Material supplied:
****

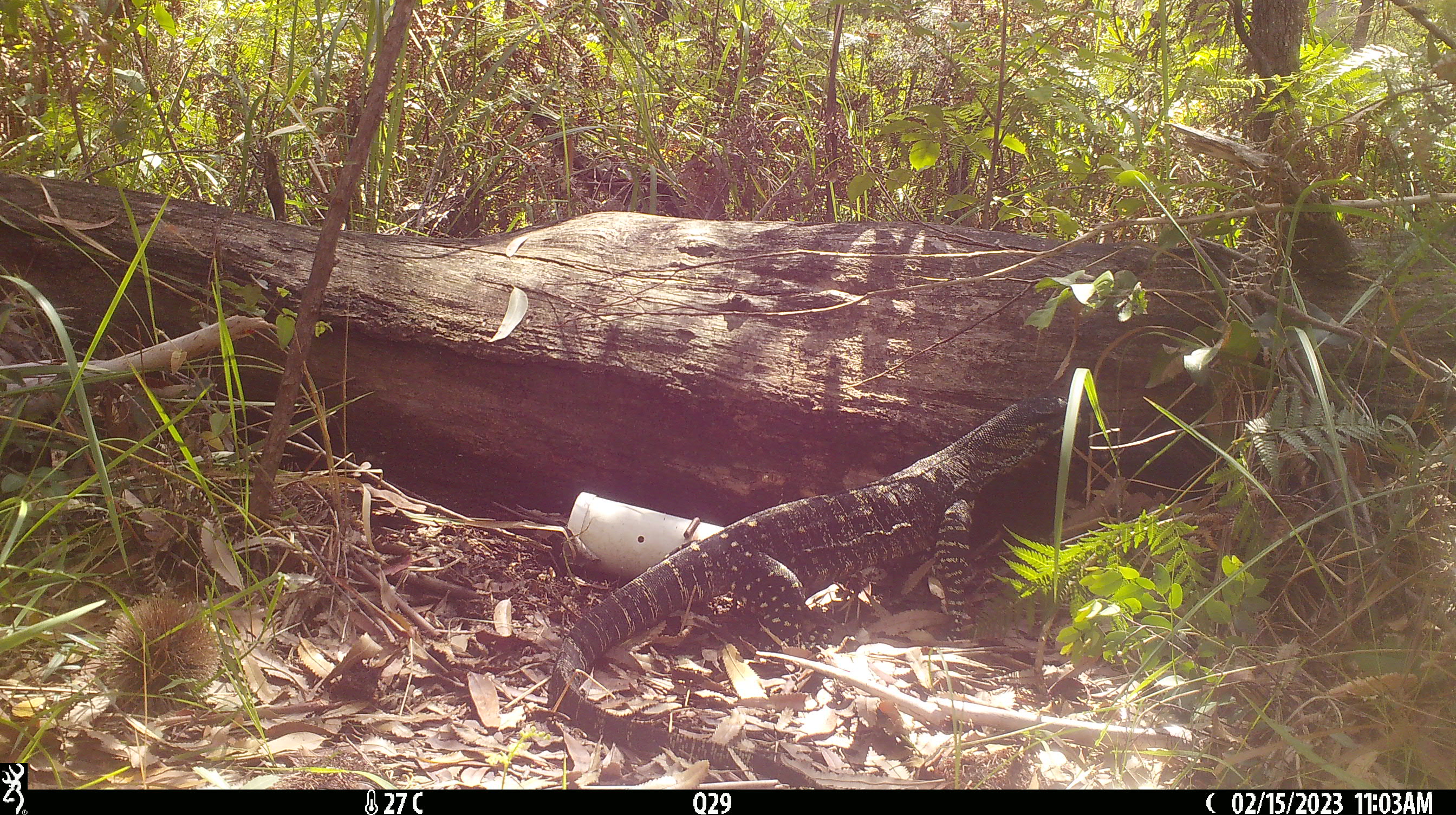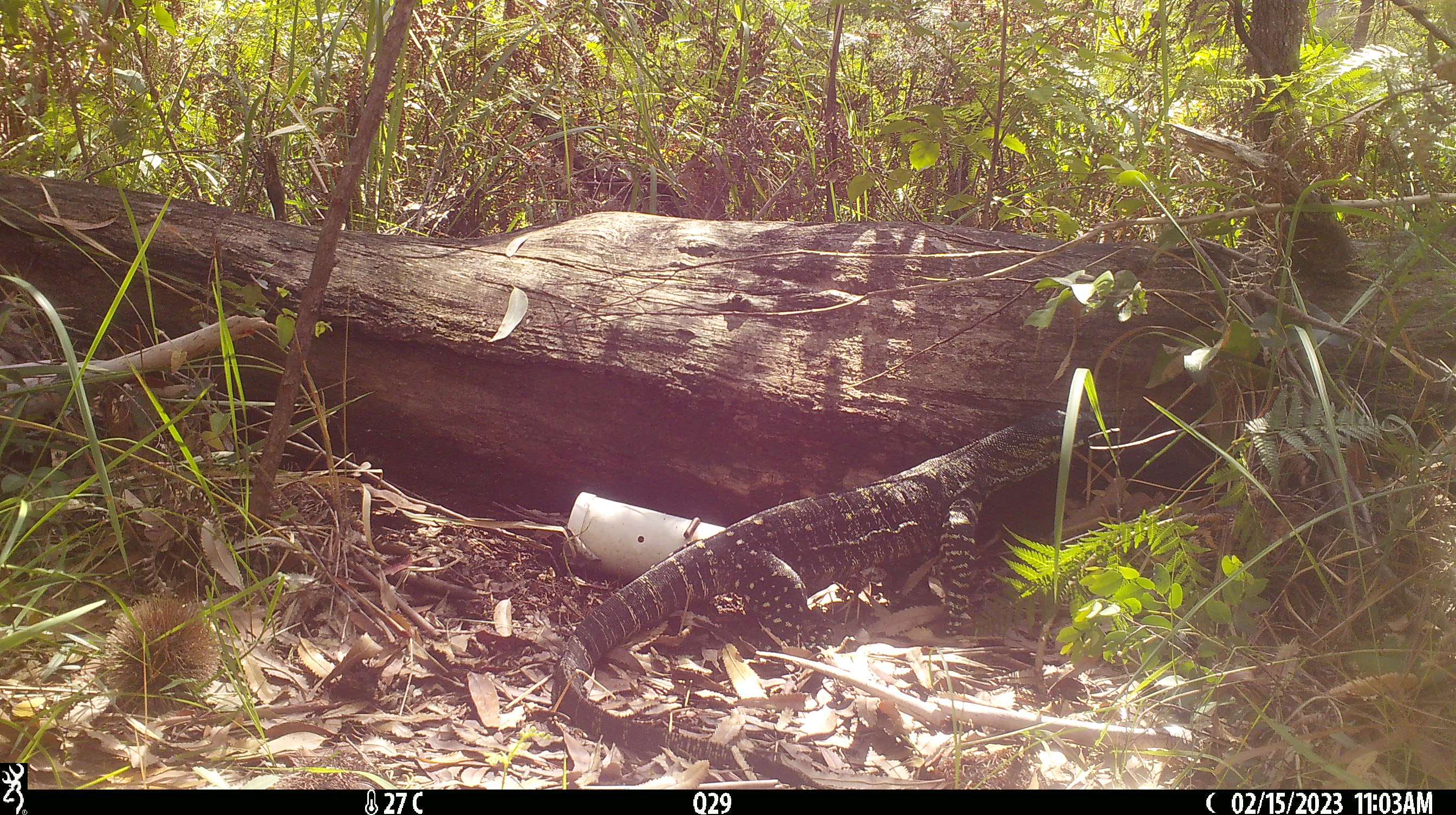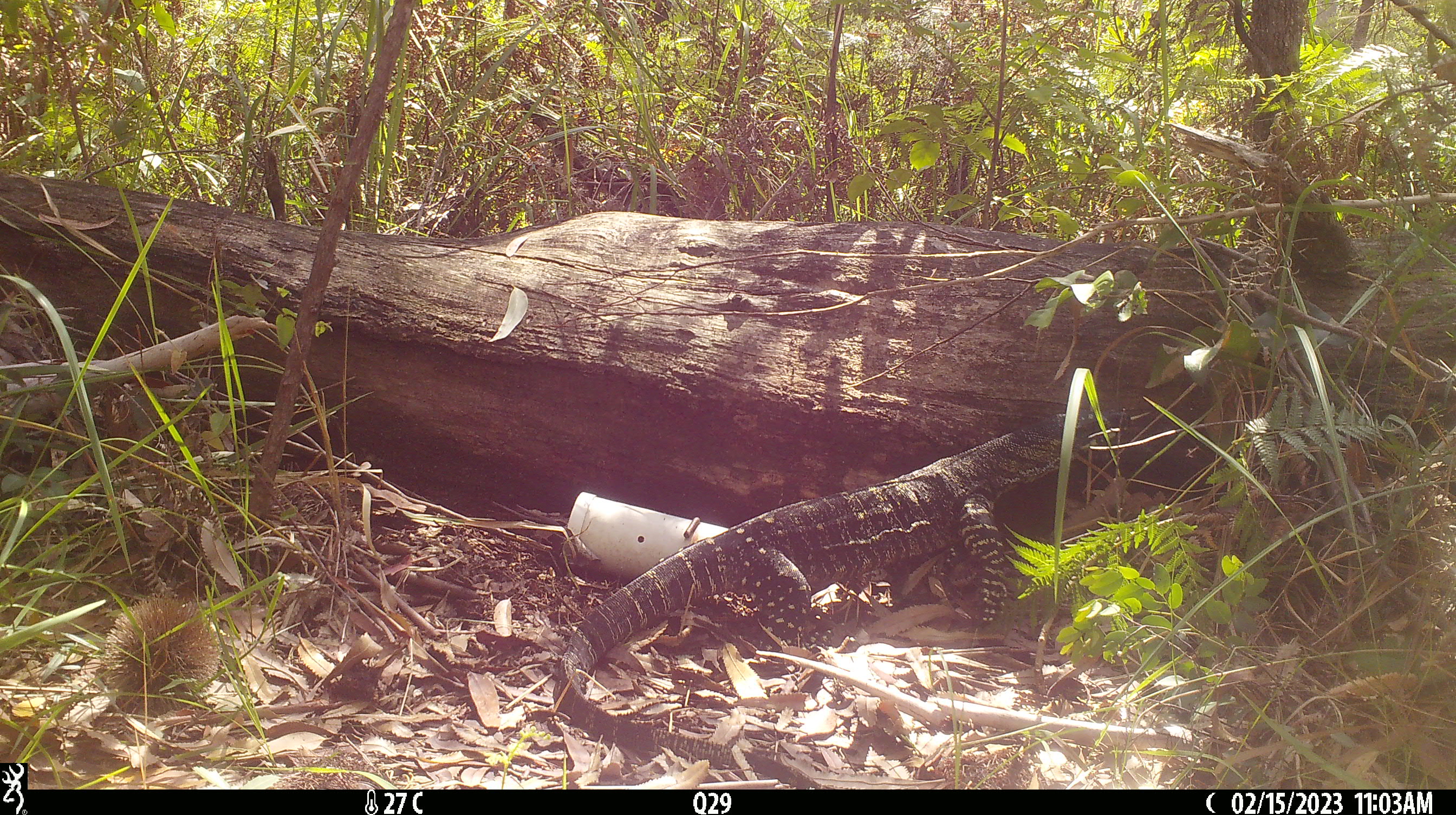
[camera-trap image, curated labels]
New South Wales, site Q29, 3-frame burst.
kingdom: Animalia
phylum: Chordata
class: Reptilia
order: Squamata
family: Varanidae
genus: Varanus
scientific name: Varanus varius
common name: lace monitor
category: goanna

****

Action item: The whole listing is to be retyped exactly, with its pictures removed.

Output below:
[camera-trap image, curated labels]
New South Wales, site Q29, 3-frame burst.
kingdom: Animalia
phylum: Chordata
class: Reptilia
order: Squamata
family: Varanidae
genus: Varanus
scientific name: Varanus varius
common name: lace monitor
category: goanna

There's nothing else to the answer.